How to show that a set of discontinuous points of an increasing function is at most countable

This looks beautiful to me: or, more truthfully, it looks like exactly what I would write.

If anything else can be asked of this argument, maybe it is a justification that monotone functions have discontinuities as you have described. I happen to have recently written this up in lecture notes for a "Spivak calculus" course: see $\S 3$ here. Although the fact is quite well known, many texts do not treat it explicitly. I think this may be a mistake: in the the same section of my notes, I explain how this can be used to give a quick proof of the Continuous Inverse Function Theorem.


Just for slight variation, another proof.

Assume $f:[a,b]\to \mathbb R$ is monotonically increasing and let $D$ be its set of discontinuities. For every $x\in D$ let $c_x=\lim_{t\to x+}f(t)-\lim_{t\to x-}f(t)$ (since $f$ is monotone the one-sided limits exist (and are finite)). As $x$ was a point of discontinuity it follows that $c_x>0$. Now, let $S$ be the sum of all $c_x$. More formally, consider the set $T$ of all finite sums of elements of the form $c_x$, and let $S$ be its supremum.

Now, for every finite sum $s=c_{x_1}+ \cdots +c_{x_n}$ (we may assume the points $x_i$ appear in their natural order in $[a,b]$) using monotonicity of $f$ it follows that the total variation of $f$, that is $f(b)-f(a)$, is not less than the sum $s$ (intuitively, because that sum is the sum of total variations at points along the way from $a$ to $b$). In symbols: $s\le f(b)-f(a)$. It follows that the supremum also satisfies $S\le f(b)-f(a)$. But a sum of infinitely many positive elements can be bounded only if there are countably many elements. Thus, $D$ is countable.

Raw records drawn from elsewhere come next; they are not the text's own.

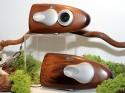 Olympus wooden camera prototype (© Impress Corporation)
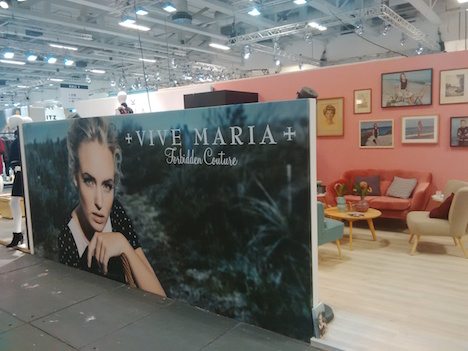 Vive Maria Goodie Bag Verlosung Berlin Fashion Week Januar 2016 3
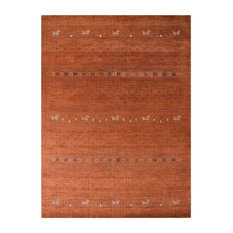 Rugsotic Carpets Hand Knotted Loom Wool Contemporary Area Rug, Orange, 8'x10'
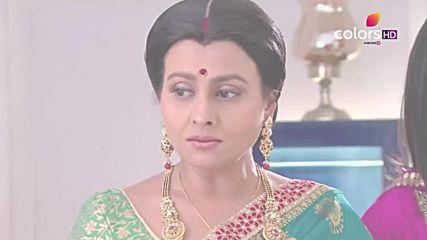 Thapki Pyar Ki - 19th April 2016 - - Full Episode Hd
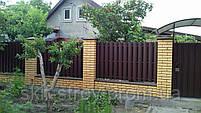 Евроштакетник металлический матовый двухсторонний, фото 6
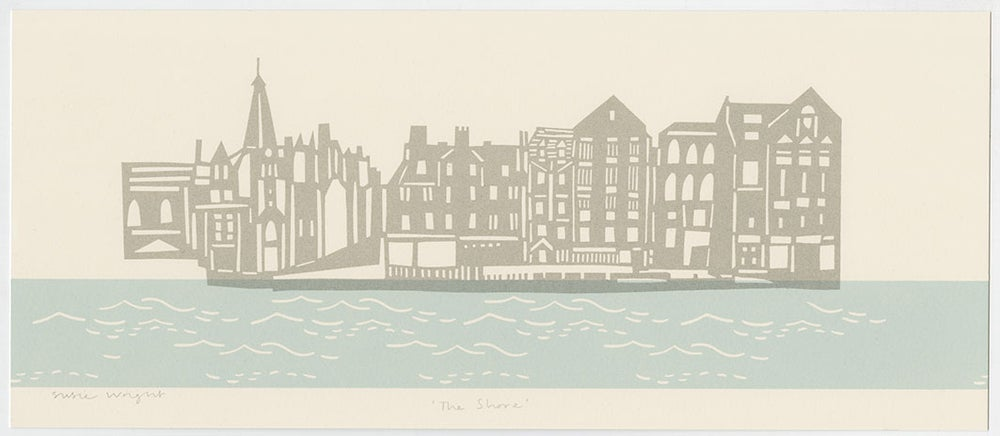 Image of The Shore screen print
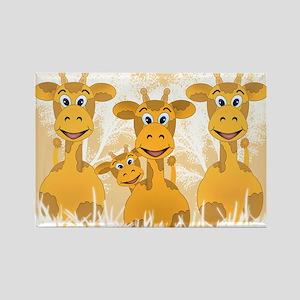 Giraffes Rectangle Magnet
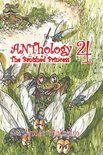 Anthology 4 the Bannished Princess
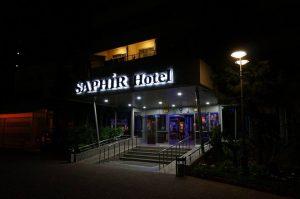 Saphir Hotel 4 atsiliepimai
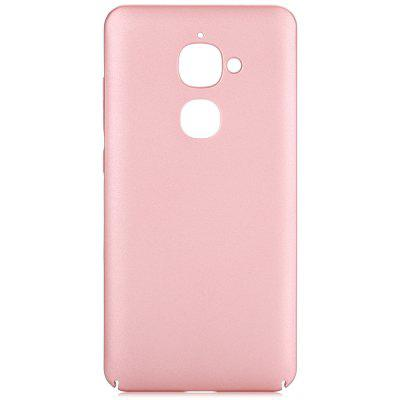 Luanke Scratch-resistant Cover Case for LeEco Le S3 X626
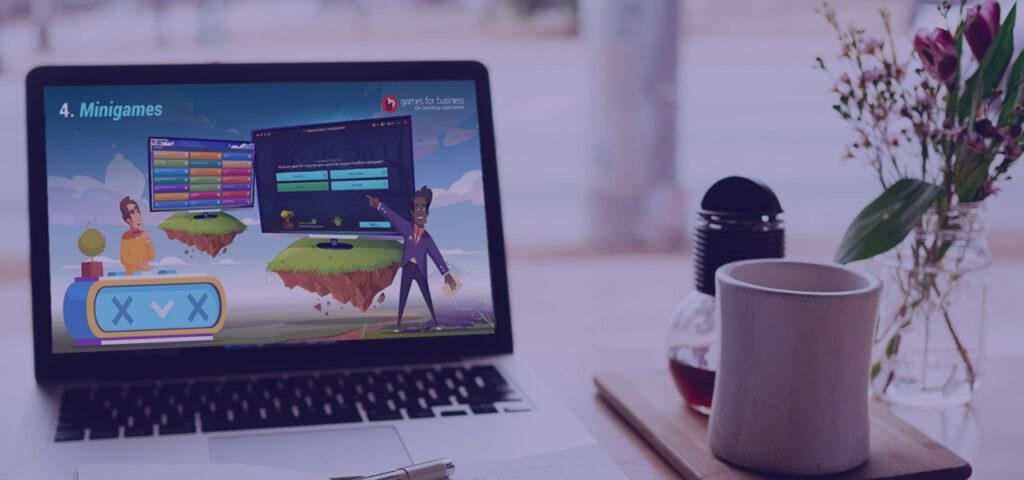 Training online: 5 motive pentru digitalizare si gamification
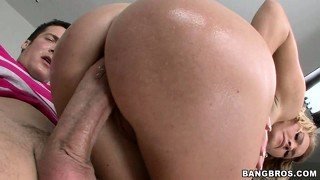 Krissy lynn gets her incredible ass fucked and coated in jizz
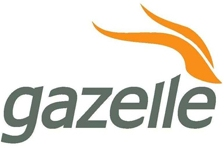 Gazelle Cell Phone Recycling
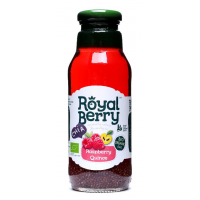 Raspberry Quince with Chia 285ml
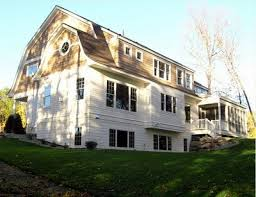 Dutch Colonial Homes 169 Best Gambrel Images On Pinterest Gambrel Dutch Colonial And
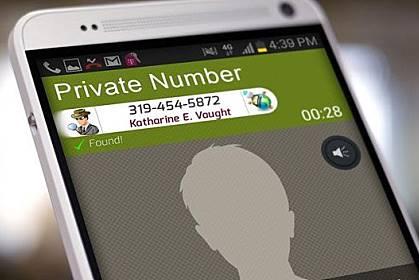 aplikasi blokir sms dan telepon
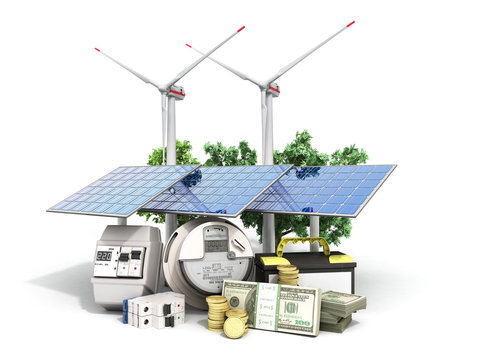 concept of energy saving solar panels and a windmill near the meter of electricity 3d render on white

I would suggest you use the axiom of choice to find a unique $f(x)$ for any $x\in A$. Indeed, you can define $Q(x)=\{F_x\in \mathbb{Q}: g(x^-)<F_x<g(x^+)\}$ for all $x\in A$. Then notice that: 1) $Q(x)\neq \emptyset~\forall x\in A$, 2) $Q(x)\cap Q(y)=\emptyset~\forall x\neq y$ in $A$. 1) implies, by the axiom of choice that there is a function $f:A\to \cup_{x\in A}Q(x)\subset \mathbb{Q}$ such that $f(x)\in Q(x)$ for all $x\in A$ and 2) implies that this function is an injection.